El boom de los festivales de música: cuando los conciertos son sólo el decorado

La emoción compartida es más indestructible. El arte crece en el suspiro acompañado. Hagan la prueba. La liturgia de ver una película en una sala de cine almacena más recuerdos en nuestra memoria que una consumida en casa, devorada y enterrada en un maratón de imágenes sin tregua.

Dentro de un cine tradicional, el aislamiento del mundo exterior permite una concentración especial que, encima, espanta las rutinas. Se enciende el proyector y la carcajada se hace más grande. Porque no estás riéndote solo. Los sentimientos son contagiosos, aunque ni siquiera conozcas a tu vecino de butaca. Ese mismo que sientes cómo traga saliva, pues intuye que sobreviene el susto del thriller. Y tú, también, te preparas para lo que venga. El suspense siempre es más fuerte en las respiraciones individuales que son colectivas.
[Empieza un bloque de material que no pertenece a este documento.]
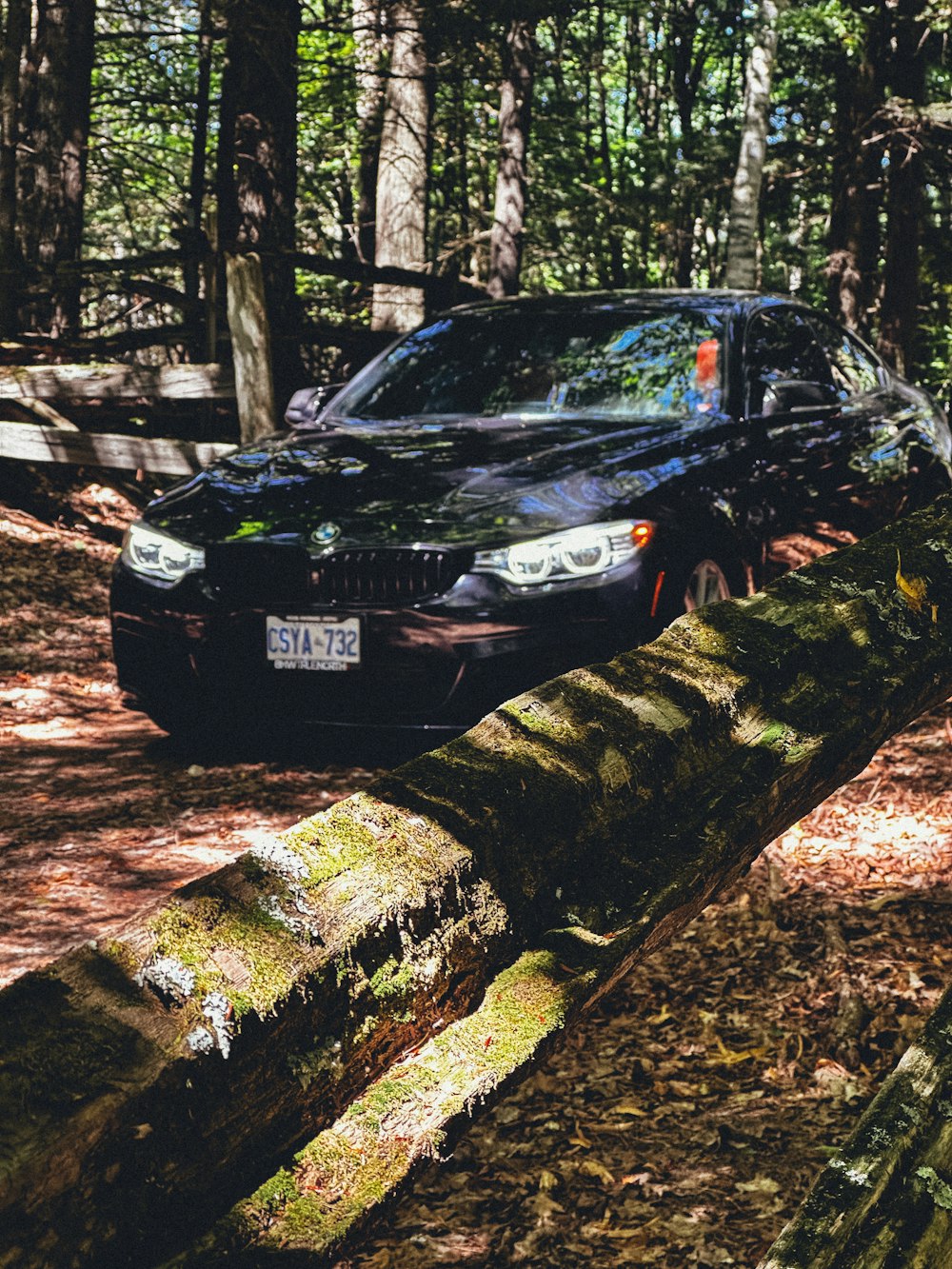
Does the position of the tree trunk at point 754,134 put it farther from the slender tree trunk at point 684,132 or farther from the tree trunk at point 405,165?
the tree trunk at point 405,165

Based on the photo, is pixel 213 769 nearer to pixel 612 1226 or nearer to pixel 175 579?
pixel 175 579

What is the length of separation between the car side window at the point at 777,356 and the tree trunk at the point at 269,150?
4539 mm

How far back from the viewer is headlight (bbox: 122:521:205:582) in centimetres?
496

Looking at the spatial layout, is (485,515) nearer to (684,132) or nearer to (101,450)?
(101,450)

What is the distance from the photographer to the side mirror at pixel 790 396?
18.6ft

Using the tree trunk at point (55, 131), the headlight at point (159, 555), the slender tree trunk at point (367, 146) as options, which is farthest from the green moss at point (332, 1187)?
the slender tree trunk at point (367, 146)

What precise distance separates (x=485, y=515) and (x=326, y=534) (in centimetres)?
61

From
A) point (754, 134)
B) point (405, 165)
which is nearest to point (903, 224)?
point (754, 134)

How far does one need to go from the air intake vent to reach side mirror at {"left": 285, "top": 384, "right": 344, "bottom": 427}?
159 cm

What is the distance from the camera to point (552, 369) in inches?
232

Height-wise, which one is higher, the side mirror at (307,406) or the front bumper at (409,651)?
the side mirror at (307,406)

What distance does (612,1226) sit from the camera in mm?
2793

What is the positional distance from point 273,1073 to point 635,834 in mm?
584

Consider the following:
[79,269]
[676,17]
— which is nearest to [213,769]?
[79,269]
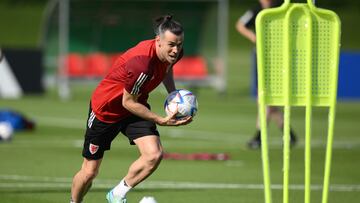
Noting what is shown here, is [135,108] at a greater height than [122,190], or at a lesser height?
greater

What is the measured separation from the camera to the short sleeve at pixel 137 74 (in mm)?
10281

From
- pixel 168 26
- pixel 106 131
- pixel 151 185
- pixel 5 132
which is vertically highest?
pixel 168 26

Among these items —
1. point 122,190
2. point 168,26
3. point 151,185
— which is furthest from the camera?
point 151,185

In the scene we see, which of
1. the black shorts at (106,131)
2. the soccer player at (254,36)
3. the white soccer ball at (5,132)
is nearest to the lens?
the black shorts at (106,131)

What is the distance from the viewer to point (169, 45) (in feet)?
34.0

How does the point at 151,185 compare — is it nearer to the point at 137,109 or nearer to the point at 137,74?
the point at 137,109

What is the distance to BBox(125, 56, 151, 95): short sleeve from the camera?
1028 cm

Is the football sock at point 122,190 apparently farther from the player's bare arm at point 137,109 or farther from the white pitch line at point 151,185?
the white pitch line at point 151,185

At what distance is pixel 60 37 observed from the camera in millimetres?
33875

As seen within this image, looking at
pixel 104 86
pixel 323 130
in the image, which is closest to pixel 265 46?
pixel 104 86

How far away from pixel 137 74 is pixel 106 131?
922mm

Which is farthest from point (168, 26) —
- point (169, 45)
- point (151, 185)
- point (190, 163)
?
point (190, 163)

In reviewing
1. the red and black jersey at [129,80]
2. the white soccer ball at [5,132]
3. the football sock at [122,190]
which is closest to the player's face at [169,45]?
the red and black jersey at [129,80]

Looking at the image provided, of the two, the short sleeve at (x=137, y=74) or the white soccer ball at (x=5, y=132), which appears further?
the white soccer ball at (x=5, y=132)
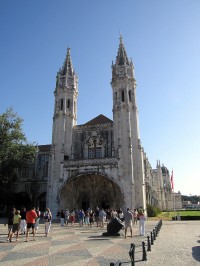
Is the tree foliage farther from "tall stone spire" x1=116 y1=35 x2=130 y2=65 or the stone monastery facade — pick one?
"tall stone spire" x1=116 y1=35 x2=130 y2=65

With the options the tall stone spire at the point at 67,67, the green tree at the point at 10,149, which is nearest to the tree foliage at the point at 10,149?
the green tree at the point at 10,149

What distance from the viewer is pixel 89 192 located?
3959cm

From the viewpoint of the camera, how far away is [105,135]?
41.9m

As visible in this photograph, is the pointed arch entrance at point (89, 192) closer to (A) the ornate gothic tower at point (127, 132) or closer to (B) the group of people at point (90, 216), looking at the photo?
(A) the ornate gothic tower at point (127, 132)

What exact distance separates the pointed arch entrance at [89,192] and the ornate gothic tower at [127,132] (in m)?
3.34

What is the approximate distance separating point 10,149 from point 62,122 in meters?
9.89

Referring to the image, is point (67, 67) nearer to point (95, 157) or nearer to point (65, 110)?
point (65, 110)

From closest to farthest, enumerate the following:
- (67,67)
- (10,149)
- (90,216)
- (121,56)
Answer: (90,216) < (10,149) < (121,56) < (67,67)

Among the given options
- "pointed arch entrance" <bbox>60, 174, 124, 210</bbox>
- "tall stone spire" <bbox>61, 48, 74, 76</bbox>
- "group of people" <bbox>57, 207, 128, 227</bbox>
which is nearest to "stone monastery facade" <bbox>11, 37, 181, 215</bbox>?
"pointed arch entrance" <bbox>60, 174, 124, 210</bbox>

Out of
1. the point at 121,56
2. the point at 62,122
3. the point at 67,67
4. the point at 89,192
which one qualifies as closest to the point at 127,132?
the point at 89,192

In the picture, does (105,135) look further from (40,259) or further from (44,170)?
(40,259)

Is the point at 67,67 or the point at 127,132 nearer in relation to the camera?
the point at 127,132

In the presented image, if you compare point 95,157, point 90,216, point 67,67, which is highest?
point 67,67

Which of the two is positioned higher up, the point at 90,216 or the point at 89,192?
the point at 89,192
La congregación mejora los buenos guiones. Los muy malos, no tanto. La ceremonia de acudir a un concierto es similar al rito del cine o del teatro. Incluso se multiplica en los festivales de música, que están desde hace décadas pero nunca antes como ahora.
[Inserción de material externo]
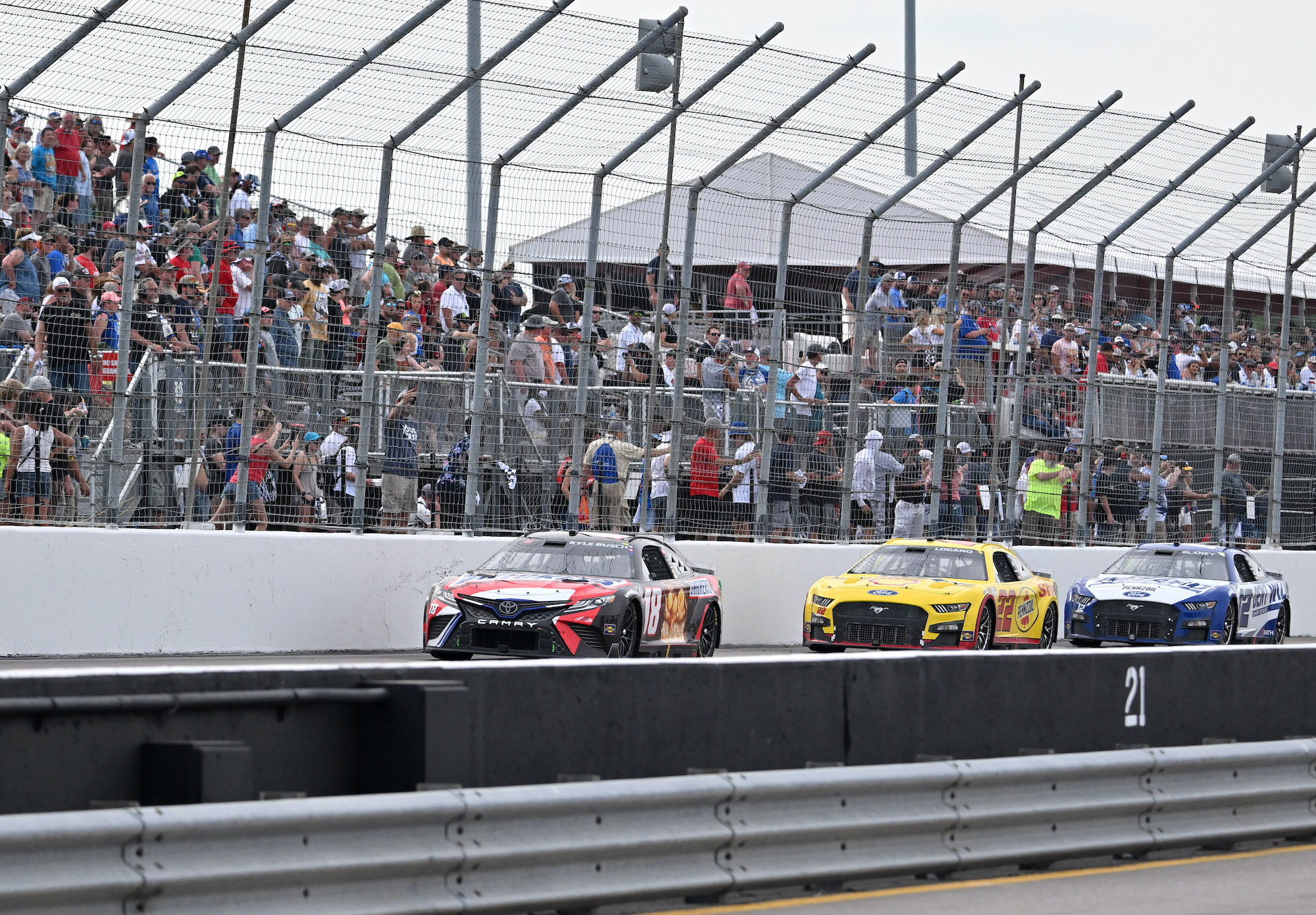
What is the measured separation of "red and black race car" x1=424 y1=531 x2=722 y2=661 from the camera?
16203mm

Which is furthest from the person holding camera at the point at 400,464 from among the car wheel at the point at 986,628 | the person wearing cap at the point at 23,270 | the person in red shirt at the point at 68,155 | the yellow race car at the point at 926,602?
the car wheel at the point at 986,628

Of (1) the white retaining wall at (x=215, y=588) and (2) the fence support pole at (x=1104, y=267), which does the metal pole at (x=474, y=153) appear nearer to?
(1) the white retaining wall at (x=215, y=588)

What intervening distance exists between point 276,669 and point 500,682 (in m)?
0.88

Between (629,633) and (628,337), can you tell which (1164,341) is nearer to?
(628,337)

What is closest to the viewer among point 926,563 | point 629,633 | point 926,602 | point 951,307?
point 629,633

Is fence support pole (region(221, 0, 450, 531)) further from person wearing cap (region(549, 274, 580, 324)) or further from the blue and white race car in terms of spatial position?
the blue and white race car

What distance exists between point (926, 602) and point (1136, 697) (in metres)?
8.86

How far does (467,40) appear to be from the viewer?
1714 centimetres

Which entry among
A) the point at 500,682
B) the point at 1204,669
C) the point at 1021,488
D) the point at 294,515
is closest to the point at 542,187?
the point at 294,515

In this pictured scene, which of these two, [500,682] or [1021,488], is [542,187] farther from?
[500,682]

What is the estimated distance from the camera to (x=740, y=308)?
817 inches

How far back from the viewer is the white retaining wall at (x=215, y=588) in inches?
617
Primavera Sound, Sonorama, Interestelar... Sus carteles se esperan cada año con expectación. Lo que ha supuesto una oportunidad en tiempos de revolución de la distribución audiovisual. Los artistas necesitan puntos de encuentro atractivos en los que actuar frente a sus fans y ser descubiertos por otros melómanos.
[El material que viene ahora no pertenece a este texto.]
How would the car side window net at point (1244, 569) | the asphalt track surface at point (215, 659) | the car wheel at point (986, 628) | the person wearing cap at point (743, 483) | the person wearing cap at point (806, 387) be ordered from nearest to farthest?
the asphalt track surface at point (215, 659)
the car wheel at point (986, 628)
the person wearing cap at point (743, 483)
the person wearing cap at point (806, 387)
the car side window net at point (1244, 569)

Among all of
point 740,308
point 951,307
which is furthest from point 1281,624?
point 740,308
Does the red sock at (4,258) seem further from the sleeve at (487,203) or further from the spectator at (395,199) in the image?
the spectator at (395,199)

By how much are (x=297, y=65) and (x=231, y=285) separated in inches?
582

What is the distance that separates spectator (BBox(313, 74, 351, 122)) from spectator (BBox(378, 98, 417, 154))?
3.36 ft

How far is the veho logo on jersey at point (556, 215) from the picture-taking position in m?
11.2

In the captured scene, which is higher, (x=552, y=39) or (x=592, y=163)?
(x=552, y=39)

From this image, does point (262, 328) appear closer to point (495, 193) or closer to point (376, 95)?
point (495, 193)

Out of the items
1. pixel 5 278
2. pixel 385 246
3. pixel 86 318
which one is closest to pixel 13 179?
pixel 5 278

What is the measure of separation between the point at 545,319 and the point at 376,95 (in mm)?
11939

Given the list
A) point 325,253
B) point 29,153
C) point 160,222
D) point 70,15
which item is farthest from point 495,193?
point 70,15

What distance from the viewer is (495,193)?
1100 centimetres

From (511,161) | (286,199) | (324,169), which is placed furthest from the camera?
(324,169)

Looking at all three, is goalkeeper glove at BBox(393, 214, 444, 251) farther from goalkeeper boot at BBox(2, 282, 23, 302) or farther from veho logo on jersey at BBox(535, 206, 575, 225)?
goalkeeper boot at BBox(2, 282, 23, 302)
Y los festivales de música proponen una experiencia única. Es más, despiertan la sensación de que te quedas atrás socialmente si te la pierdes. El problema surge cuando salta por los aires la esencia temática de la que nacían. Como lugar de reunión, divulgación y disfrute artístico. Entonces, la música se convierte en el decorado.

Hasta los ayuntamientos se inventan sus propios festivales para que vistan más los conciertos de sus fiestas de toda la vida. Pero qué es un concierto y qué es un festival de música. Se está devaluando un término que debería servir de sello de disfrute de calidad de géneros y temáticas musicales.

Ahora todo es un festival. Y en prácticamente todos hay la misma música. Muchas veces ni los grupos están cómodos. Se sienten señuelo y son secundarios los tiempos para realizar el espectáculo en condiciones.

Así los festivales terminan yendo contra los propios fans. El ciudadano va dando paso a un consumidor que paga su entrada porque "hay que estar" en el evento de moda. Hay que posar en su césped artificial, compartir lo que has comido en las food truks y subir bien de stories para que conste en acta. Lo prioritario es sentirte tu protagonista. Estuviste allí tú. El resto da un poco más igual. Y se produce un particular efecto que es paradigmático de la era de la viralidad: hay festivales llenos de gente, pero vacíos del sentimiento de compañía que da alas al arte.